A onetime symbol of integrity, Megan Barry made history as the Music City’s first female mayor in 2015. Barry sought to tackle the scarcity of public transportation options and affordable housing, and helped score a professional soccer franchise.
She was popular and energetic, a regular presence at music venues and Nashville Predators hockey games.
The mayor’s willingness to talk about her only son’s fatal drug overdose last summer engendered sympathy from residents. Those warm feelings largely continued even after the mayor, 54, publicly apologized for having an affair with her bodyguard.
It all ended Tuesday with Barry stepping down after admitting to a felony theft charge related to the affair.

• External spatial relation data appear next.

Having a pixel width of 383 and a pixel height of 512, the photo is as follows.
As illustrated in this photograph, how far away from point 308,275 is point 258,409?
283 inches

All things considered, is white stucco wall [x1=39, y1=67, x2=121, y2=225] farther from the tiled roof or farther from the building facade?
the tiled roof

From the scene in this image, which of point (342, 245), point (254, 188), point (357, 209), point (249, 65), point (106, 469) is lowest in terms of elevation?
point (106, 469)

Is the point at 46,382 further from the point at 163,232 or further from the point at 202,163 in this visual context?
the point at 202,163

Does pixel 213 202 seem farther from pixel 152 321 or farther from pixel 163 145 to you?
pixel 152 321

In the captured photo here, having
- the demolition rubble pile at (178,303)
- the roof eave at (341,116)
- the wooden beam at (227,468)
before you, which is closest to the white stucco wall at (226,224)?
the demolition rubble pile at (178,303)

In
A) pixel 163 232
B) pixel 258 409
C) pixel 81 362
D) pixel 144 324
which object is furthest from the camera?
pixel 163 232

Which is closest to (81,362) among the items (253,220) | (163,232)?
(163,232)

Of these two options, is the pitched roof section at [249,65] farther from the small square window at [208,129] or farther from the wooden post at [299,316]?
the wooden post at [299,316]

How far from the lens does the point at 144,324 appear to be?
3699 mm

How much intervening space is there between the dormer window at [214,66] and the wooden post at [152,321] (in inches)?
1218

“While my time today as your mayor concludes, my unwavering love and sincere affection for this wonderful city and its great people will never come to an end,” Barry told reporters in a three-minute appearance.

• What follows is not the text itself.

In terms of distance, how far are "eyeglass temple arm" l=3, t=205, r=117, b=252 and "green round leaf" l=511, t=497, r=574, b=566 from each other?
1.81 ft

The guilty plea to felony theft of property over $10,000 represented a remarkable fall for the politician: Barry once enjoyed approval ratings of more than 70%.
The political honeymoon
Barry moved to Nashville in 1991 to attend graduate school at Vanderbilt University, where she earned an MBA in 1993. She worked as an ethics and compliance officer in private business.

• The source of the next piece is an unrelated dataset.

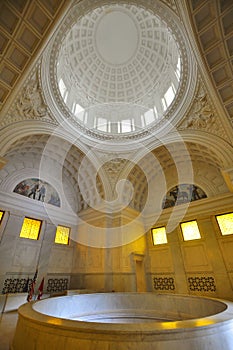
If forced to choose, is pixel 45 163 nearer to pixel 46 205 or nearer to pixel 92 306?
pixel 46 205

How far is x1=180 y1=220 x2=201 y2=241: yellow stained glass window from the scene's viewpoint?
37.7 feet

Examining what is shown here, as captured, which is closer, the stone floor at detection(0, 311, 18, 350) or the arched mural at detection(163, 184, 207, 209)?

Barry, a Democrat and two-term Metro Council member, was elected mayor in September 2015 in a runoff.
“Tonight, we start a new chapter in Nashville of the Nashville story,” she said on election night, CNN affiliate WKRN reported. “And that story is the saga that is written every day by the people in this room and those of you who are watching at home.”
Barry distinguished herself as a pro-business, socially progressive politician, Joey Garrison, a metro politics reporter for The Tennessean, told CNN.
Barry was “one of the highest-profile Democrats in Tennessee. She’s known for her accessibility and remarkable visibility,” Garrison said last month.
Cranes are plentiful around the city where new homes are springing up. Barry’s agenda included an ambitious $5.2 billion mass transit proposal for 26 miles of light rail, bus routes and an underground tunnel through downtown Nashville, CNN affiliate WKRN reported.
The plan will go before voters in May.
In December, the city was awarded a Major League Soccer expansion franchise.
The loss of her son
Last July, Barry lost her son to an accidental drug overdose in a Colorado suburb. Max Barry’s death was complicated in part by morbid obesity, according to an autopsy.
The opioid crisis came to Barry’s doorstep, and the public way in which she coped with the tragedy moved many residents.
“She’s a Nashvillian. She feels that when she hurts, we hurt … we’re a family,” resident Wesley Martin said.
Barry spoke openly about her son’s struggles with drugs, hoping her own experience and transparency could help others confront similar problems.





















“I cannot tell you how many people have come to me and shared their own grief stories about a loved one who died where they never talked about it before,” Barry told CNN’s Jake Tapper in an interview in August.
On her first day back to work after the death of her son, Barry took time to greet children commencing the school year, according to CNN affiliate WKRN. She handed out supplies and backpacks.
“The first day of school in our household was always a joyous occasion. Max loved school and our ritual was that we would always take a picture every day of the first day of school,” she said.
Barry grew emotional, her eyes misting with tears. She talked about a “new normal” of never talking to her son again.
“The normal is Max is not going to text me back. The work of our city goes on. Every day, I’ll get up and do what needs to be done,” she said.